Капитанша, оказывается, только что прибыла в полк и на довольствии еще не состояла. Но эту проблему она отрегулировала быстро. Поманила официантку, назвала милочкой и сунула в карман передника плитку трофейного шоколада. Через пять минут ужин стоял на столе. И тарелка свежих помидоров сверх нормы.
Не запивая водой, соседка хлопнула полстакана спирту, сказала-выдохнула: «Хо-хо!» — и опять подмигнула:
— А я тебя знаю, старшина. Ты Ефросинья Просекова, командир звена «кукурузников». Верно?
— Верно. — Ефросинья с интересом приглядывалась к этой бровастой моторной бабенке. Она напоминала ей чем-то давнюю закадычную подругу — летчицу Светлану.
— Ну ежели верно, тогда я тебе представлюсь: капитан Сима Глаголина, авиационный штурман, бывший лихой бомбер. Служила в полку Марины Расковой на «пешках». Теперь списана по ранению.
— Совсем, подчистую? — посочувствовала Ефросинья.
— Нет! — Соседка озорно усмехнулась, пристукнула кулачком по столу. — Мы еще повоюем! С тобой вместе повоюем, старшина. Верно?
— Не понимаю…
— А чего тут понимать? Я назначена к тебе штурманом, на твою «тридцатку».
— Ну дела… — изумилась Ефросинья. Это что же получается за субординация? Она пилот, старшина, командир экипажа, а у нее в подчинении штурман в звании капитана!
— Да ты не тушуйся, Просекова, — сказала Сима. — Я ведь знала, к кому шла. Знала, что я старше тебя и по возрасту, и по званию. Слыхала и про то, что ты первоклассный летчик. А это главное. Что касается твоего старшинского звания. отрегулируем. Через месяц-два будешь офицером. Это говорю тебе я, Сима Глаголина. Да я их тут, этих мужиков-вахлаков, в пух и прах распотрошу!

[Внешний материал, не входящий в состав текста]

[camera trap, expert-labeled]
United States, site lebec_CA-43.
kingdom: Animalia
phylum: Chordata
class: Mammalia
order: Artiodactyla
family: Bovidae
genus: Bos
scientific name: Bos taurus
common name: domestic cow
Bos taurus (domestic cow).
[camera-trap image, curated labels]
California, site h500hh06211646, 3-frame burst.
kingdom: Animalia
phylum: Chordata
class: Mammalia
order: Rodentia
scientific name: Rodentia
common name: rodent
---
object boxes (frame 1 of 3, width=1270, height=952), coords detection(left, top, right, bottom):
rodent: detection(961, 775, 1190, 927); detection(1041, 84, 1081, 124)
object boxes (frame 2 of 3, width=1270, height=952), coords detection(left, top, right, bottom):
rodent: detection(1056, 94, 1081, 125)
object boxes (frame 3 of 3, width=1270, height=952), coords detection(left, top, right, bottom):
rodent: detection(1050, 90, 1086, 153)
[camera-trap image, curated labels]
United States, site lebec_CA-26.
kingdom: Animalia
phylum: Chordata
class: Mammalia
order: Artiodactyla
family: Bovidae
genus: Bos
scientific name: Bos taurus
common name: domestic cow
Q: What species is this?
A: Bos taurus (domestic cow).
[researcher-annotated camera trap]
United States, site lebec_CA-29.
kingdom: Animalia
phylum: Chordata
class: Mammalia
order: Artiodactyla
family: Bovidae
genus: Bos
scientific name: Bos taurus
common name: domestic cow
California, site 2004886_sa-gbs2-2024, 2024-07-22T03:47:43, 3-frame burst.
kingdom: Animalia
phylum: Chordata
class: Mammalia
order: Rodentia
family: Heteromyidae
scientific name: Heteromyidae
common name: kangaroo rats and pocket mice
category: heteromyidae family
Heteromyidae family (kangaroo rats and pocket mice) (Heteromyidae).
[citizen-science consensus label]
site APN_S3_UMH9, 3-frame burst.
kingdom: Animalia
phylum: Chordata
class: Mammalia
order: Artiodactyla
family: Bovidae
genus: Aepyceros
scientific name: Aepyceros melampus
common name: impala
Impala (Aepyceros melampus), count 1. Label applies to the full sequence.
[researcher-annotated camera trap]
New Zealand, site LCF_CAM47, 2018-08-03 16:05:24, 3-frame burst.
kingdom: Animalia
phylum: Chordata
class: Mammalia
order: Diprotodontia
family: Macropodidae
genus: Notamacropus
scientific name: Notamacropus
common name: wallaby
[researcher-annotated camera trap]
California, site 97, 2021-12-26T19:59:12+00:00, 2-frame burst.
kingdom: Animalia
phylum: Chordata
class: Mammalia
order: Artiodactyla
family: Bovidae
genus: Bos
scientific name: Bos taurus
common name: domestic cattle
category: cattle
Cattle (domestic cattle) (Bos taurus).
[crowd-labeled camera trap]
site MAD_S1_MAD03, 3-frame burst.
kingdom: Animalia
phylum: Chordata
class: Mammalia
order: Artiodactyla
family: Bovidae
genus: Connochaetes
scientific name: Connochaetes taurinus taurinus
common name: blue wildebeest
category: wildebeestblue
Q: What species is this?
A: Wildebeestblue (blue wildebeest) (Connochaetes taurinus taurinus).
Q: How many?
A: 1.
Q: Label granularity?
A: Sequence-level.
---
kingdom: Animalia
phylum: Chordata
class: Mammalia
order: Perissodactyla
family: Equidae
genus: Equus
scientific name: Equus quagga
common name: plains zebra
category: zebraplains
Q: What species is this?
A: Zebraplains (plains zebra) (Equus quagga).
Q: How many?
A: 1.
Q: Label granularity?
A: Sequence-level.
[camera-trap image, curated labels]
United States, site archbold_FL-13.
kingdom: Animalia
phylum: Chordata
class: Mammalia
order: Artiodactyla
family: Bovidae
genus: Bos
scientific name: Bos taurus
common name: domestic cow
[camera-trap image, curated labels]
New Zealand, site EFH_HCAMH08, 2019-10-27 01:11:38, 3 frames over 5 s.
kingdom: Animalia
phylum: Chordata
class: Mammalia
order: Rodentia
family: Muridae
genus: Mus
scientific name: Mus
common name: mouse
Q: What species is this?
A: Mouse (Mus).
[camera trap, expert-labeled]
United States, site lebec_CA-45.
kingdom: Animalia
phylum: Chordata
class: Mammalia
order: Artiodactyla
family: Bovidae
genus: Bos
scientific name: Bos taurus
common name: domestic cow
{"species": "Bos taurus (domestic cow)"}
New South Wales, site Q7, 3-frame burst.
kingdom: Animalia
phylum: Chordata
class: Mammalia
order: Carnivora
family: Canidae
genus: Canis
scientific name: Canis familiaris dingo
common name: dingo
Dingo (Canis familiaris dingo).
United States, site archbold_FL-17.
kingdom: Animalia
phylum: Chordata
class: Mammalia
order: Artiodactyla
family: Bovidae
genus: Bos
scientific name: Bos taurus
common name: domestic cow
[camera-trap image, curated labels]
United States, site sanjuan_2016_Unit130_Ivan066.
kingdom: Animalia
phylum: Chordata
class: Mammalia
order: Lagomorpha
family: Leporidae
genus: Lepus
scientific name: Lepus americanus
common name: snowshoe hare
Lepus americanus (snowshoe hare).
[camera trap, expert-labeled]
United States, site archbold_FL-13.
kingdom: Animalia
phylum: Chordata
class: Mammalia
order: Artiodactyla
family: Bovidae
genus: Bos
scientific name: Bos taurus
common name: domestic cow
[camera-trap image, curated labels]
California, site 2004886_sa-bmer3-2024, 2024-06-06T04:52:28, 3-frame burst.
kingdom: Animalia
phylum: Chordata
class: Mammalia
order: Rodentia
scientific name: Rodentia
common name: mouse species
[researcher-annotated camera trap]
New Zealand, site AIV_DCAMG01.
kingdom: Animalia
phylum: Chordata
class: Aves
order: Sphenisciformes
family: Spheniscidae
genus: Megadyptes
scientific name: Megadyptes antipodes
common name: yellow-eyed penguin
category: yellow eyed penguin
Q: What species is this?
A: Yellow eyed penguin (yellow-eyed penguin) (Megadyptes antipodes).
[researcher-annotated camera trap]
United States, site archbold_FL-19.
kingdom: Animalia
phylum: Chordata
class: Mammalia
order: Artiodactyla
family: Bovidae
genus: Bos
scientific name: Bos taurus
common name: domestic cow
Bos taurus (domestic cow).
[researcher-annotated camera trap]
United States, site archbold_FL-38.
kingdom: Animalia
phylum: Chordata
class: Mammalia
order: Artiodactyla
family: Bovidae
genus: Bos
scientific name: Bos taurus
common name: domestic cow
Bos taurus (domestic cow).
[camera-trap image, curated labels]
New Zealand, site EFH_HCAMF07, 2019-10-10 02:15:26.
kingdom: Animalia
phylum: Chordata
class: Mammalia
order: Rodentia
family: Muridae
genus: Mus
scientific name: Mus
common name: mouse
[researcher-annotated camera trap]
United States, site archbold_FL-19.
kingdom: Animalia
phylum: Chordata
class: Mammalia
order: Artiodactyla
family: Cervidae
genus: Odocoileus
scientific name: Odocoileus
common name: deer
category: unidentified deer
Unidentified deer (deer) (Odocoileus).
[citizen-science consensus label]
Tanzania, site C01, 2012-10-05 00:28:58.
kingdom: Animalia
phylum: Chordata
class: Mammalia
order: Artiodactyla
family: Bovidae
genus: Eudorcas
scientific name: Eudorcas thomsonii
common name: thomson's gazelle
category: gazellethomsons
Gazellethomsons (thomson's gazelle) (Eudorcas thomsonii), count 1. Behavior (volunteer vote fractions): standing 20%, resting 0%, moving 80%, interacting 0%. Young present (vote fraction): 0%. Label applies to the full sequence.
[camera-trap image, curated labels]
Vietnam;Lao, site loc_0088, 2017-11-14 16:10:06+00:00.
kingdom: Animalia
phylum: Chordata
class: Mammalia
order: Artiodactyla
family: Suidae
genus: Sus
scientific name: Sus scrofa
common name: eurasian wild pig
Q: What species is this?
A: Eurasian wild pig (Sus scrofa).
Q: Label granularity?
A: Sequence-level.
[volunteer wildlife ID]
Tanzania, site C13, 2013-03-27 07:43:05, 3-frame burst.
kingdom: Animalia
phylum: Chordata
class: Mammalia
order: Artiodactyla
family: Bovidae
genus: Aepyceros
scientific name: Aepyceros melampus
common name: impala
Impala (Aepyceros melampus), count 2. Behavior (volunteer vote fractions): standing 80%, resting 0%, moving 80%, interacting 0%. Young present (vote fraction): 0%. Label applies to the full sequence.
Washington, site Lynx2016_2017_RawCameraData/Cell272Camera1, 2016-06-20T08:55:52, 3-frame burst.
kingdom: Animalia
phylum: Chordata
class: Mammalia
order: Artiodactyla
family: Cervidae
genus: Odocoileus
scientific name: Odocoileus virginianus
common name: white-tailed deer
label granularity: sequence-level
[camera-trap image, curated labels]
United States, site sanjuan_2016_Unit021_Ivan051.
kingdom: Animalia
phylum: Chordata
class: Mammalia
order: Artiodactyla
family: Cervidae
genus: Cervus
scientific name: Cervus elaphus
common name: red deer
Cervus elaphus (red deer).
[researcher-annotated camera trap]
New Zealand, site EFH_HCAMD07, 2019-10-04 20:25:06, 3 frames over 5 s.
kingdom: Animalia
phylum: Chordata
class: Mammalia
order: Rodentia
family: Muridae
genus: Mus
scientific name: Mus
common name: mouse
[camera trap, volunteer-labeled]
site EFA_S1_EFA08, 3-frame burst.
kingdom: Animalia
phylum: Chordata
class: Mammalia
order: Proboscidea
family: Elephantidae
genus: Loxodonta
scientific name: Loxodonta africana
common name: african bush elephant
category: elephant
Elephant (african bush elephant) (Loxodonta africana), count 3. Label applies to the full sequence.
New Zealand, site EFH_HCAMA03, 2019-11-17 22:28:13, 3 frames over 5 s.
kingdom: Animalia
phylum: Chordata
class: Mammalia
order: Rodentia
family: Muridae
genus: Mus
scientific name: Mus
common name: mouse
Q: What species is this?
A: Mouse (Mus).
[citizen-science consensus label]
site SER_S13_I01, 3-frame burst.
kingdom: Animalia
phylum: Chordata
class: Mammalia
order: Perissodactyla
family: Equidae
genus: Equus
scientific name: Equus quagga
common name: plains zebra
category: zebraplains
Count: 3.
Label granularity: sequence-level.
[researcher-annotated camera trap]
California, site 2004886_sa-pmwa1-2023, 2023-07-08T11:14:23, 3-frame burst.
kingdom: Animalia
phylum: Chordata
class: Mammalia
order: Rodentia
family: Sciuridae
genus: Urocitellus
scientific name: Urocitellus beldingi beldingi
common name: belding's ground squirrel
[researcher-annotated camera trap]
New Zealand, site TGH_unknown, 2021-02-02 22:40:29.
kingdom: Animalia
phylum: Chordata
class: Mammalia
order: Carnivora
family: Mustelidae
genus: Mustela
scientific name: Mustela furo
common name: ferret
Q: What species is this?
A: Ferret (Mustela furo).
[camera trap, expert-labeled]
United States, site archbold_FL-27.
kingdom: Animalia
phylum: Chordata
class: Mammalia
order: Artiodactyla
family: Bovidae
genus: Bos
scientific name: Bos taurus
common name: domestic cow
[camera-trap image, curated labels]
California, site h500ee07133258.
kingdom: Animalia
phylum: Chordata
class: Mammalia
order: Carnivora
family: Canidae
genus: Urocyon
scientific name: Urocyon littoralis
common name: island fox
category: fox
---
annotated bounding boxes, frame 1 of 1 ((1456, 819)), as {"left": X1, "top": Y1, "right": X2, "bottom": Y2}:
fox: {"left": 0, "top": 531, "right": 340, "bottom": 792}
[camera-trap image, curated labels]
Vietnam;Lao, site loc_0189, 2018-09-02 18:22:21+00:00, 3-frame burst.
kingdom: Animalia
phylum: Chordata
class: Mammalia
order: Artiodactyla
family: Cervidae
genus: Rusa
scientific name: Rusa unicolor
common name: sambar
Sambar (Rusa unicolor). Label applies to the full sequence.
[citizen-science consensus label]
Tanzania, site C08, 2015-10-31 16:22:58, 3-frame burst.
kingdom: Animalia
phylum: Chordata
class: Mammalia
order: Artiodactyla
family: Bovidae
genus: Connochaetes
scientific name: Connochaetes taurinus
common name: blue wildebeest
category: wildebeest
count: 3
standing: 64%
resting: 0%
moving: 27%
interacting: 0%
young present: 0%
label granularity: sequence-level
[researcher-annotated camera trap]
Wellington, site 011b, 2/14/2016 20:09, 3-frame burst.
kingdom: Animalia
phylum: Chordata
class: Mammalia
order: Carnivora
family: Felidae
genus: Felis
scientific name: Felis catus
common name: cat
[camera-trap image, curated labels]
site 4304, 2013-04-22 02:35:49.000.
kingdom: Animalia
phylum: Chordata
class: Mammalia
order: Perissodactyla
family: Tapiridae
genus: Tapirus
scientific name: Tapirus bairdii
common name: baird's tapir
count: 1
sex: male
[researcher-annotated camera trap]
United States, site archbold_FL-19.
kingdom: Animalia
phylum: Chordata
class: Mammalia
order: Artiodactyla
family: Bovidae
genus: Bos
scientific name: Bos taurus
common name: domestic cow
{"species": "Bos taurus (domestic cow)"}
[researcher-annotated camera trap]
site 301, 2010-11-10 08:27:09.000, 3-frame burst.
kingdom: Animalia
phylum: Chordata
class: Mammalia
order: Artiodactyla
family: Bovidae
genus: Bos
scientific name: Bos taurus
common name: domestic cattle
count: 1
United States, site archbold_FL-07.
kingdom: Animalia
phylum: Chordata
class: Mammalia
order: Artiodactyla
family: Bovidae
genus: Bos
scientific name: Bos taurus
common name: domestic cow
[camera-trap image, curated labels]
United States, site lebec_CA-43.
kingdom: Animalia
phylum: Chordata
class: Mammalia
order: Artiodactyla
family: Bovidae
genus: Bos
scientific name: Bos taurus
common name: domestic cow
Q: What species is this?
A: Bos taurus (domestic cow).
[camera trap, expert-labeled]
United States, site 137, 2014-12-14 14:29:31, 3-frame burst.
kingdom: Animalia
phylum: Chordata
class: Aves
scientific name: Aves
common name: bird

Как это так: одна-единственная на полк девушка-пилот, и какая! Симпатяга, писаная красавица! А ходит старшиной. Это непорядок! Это даже свинство!
Сима одновременно и ужинала, и речь произносила. Ловко, споро у нее получалось. Приятно было со стороны посмотреть, как она изящно орудовала ножом и вилкой, аппетитно, с явным удовольствием уплетая жаркое. Ефросинья поглядывала на нее, дивилась: хорошо вроде бы ест, а такая тощая. Нервная, видать. Заполошная, как говорят на Алтае. Сколько же ей лет? Где-то за тридцать пять, никак не меньше: вон у губ уже морщинки проглядываются, на висках чуть-чуть поблескивают первые серебряные бабьи паутинки…
— Слушай сюда, Фрося! — Сима нагнулась над столом, заговорщицки поманила Просекову, — Скажу тебе по секрету (только между нами!), командир полка Дагоев Мишка — мой старый приятель. Вместе в аэроклубе учились. Так что еще посмотрим, кто кем будет командовать. Держись, старшина!
Пришлось Ефросинье в этот вечер оставаться на танцы. Сима и слушать не хотела: вместе — так везде вместе! И летать, и мужиков на танцах охмурять. Провожали их лейтенанты-бомберы целой ватагой, потом еще до полночи надоедали под окнами, бренчали на гитаре.